Discriminer peut coûter une carrière politique

Justice. Le tribunal de Vienne vient de condamner Gérard Dezempte, le maire (UMP) de Charvieu-Chavagneux (Isère), à trois ans d’inéligibilité pour discrimination au logement. Une première. Si la condamnation est confirmée en appel, il sera contraint à la démission.

La justice n’a pas tremblé. Le tribunal de Vienne a condamné le maire (UMP) de Charvieu-Chavagneux à trois ans d’inéligibilité pour avoir usé de son droit de préemption afin d’empêcher un couple aux origines maghrébines, les Ghezzal, d’acquérir une maison située sur le territoire de sa commune. Lors du procès du 18 octobre, le tribunal a rejeté la défense du maire et de son adjoint à l’Urbanisme (lui aussi poursuivi mais finalement relaxé). Selon Gérard Dezempte, acquérir la maison était une opportunité afin d’installer un local associatif dans le quartier ; idée qu’il aurait finalement abandonnée, compte tenu de la situation financière délicate des vendeurs. Sûr de son bon droit, il a fait appel. Cette décision reste une première en matière de discrimination au logement. Le juge est allé au-delà du réquisitoire du parquet, qui n’avait pas demandé l’inéligibilité. Si la condamnation est confirmée en appel, Gérard Dezempte devra démissionner de son mandat de maire et de conseiller général.
Avec ce jugement, la justice envoie un signal fort à tous ceux qui sont tentés de suivre l’exemple du maire de Charvieu-Chavagneux : appliquer la “préférence nationale ou ethnique” peut coûter une carrière politique. Un message qui arrive à point nommé, la semaine où le Premier ministre, Dominique de Villepin, lance une batterie de mesures pour lutter contre les discriminations en décrétant 2006 “année de l’égalité des chances”.
La justice siffle peut-être la fin de partie pour un maire que le Front national ne renierait pas. Quand ce “gaulliste” accède en 1983 à la mairie de Charvieu-Chavagneux, il a la volonté de mettre en application à sa façon cette phrase du général : “Nous sommes avant tout un peuple européen de race blanche, de culture grecque et latine et de religion chrétienne” (voir Le cas Dezempte : déjà un lourd dossier nauséabond). En 1989, il se fait nationalement connaître par la destruction par erreur de la mosquée. En 1997, il se vantait d’avoir fait baisser de 70 % à 38 % le pourcentage d’étrangers dans les HLM de la commune. Conséquence : les populations aux noms “connotés” ont toutes les peines du monde à se reloger dans les HLM de Charvieu. Quand ces personnes veulent construire, on refuse parfois leur permis de construire. Quand elles veulent acheter, certains font la même expérience que les Ghezzal : la mairie préempte.

[TRAVAIL À FAIRE]:
1. Extrayez de l'article sur la condamnation du maire de Charvieu-Chavagneux le passage qui commence par « Justice. Le tribunal » et se poursuit jusqu'à « à la démission. », sans y changer un mot.
2. Poursuivez, s'il vous plaît, l'article sur la condamnation du maire de Charvieu-Chavagneux à partir de sa dernière phrase.

[LIGNES DE DONNÉES]:
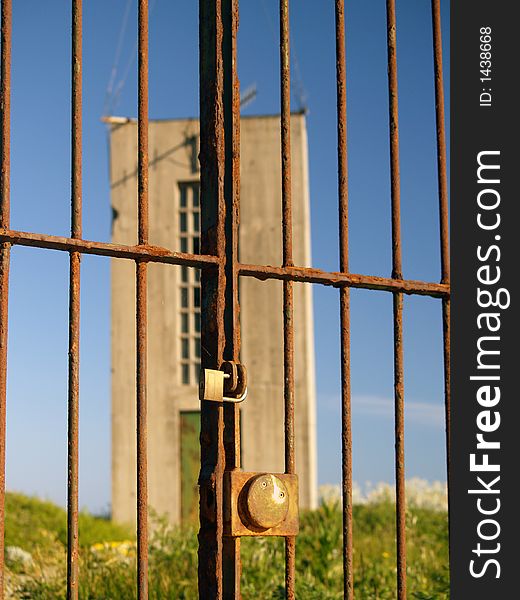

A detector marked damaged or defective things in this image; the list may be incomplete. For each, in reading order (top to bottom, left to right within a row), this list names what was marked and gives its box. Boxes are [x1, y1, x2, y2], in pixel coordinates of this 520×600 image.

[RÉPONSES DANS L'ORDRE]:
1.
Justice. Le tribunal de Vienne vient de condamner Gérard Dezempte, le maire (UMP) de Charvieu-Chavagneux (Isère), à trois ans d’inéligibilité pour discrimination au logement. Une première. Si la condamnation est confirmée en appel, il sera contraint à la démission.

2.
En attendant que la décision de justice devienne définitive, certains, comme Azedine Haffar, président de l’Aneb (Association nationale des élus de banlieues), en appellent à son exclusion de l’UMP. Lyon Capitale a cherché à savoir ce qu’en pensait Alain Carignon, ami de Gérard Dezempte et président de l’UMP Isère, mais ni lui, ni le maire de Charvieu-Chavagneux n’ont souhaité nous répondre. Dans l’immédiat, comme le confiait Chantal Brême, chef de file de l’opposition municipale (Divers Gauche) à Charvieu : “Cette décision fait du bien à de nombreux habitants. Déjà, on a pu remarquer moins de préemptions, comme si Dezempte avait anticipé cette décision de justice qui pesait sur lui.” Malgré les 80 % obtenus par la liste de l’actuel maire lors des municipales, l’opposition pourrait reprendre plus rapidement la main, si Dezempte est contraint à la démission.

Laurent Burlet


Le cas Dezempte : déjà un lourd dossier

Maire de Charvieu-Chavagneux depuis 1983, conseiller général et ancien conseiller régional, RPR, milloniste puis UMP, Gérard Dezempte n’en est pas à son coup d’essai. Florilège.

1989 : un bulldozer envoyé par la mairie détruit “par erreur” un local de prière musulman. Il obtient un non-lieu.

1994 : sous sa présidence de la commission d’attribution de logement, l’Opac de l’Isère réalise le logiciel Habitat 400, pour planifier la répartition des étrangers et des Français d’origine étrangère.

1997 : son référendum proposant l’instauration d’un “seuil de tolérance” d’étrangers dans les HLM de la commune est annulé par la cour d’appel de Lyon. Dans le bulletin municipal, il revendique une politique discriminatoire qui aurait permis d’avoir fait passer de 70 % à 38 % le pourcentage d’étrangers dans les HLM de la commune.

2005 : il est condamné à trois ans d’inéligibilité et 1 500 euros d’amende pour discrimination raciale. Il doit en outre verser 5 000 euros de dommages et intérêts aux Ghezzal et 1 euro au Mrap et à SOS Racisme, parties civiles. Il a fait appel de cette décision.


Réactions

Que cette décision fasse école !”
“Je souhaite que cette décision fasse école. Je me réjouis de constater que les victimes de ces discriminations ont pu faire valoir leurs droits. Leur démarche doit servir d’exemple. Je vous rappelle que les personnes qui se sentent victimes de discriminations peuvent faire appel à la Haute Autorité de lutte contre les discriminations et pour l’égalité, dont les pouvoirs viennent d’être étendus par le Premier ministre.”
Azouz Begag, ministre délégué à la Promotion de l’égalité des chances

“Non aux élus voyous !”
L’Aneb (Association des élus de banlieues) vient d’adresser un nouveau courrier à Nicolas Sarkozy, en tant que président de l’UMP : “L’Aneb somme le président de l’UMP d’exclure cet individu qui n’a pas respecté le pacte républicain et l’équité qui doit prédominer dans une transaction privée comme l’achat d’un bien immobilier (…). La société française n’accepte pas des élus voyous. (…) L’Aneb espère que ce cas de discrimination fera jurisprudence et que des maires ayant des idées racistes n’auront pas droit de cité.”
Azedine Haffar, président de l’Aneb

“Oui à la privation des droits civiques”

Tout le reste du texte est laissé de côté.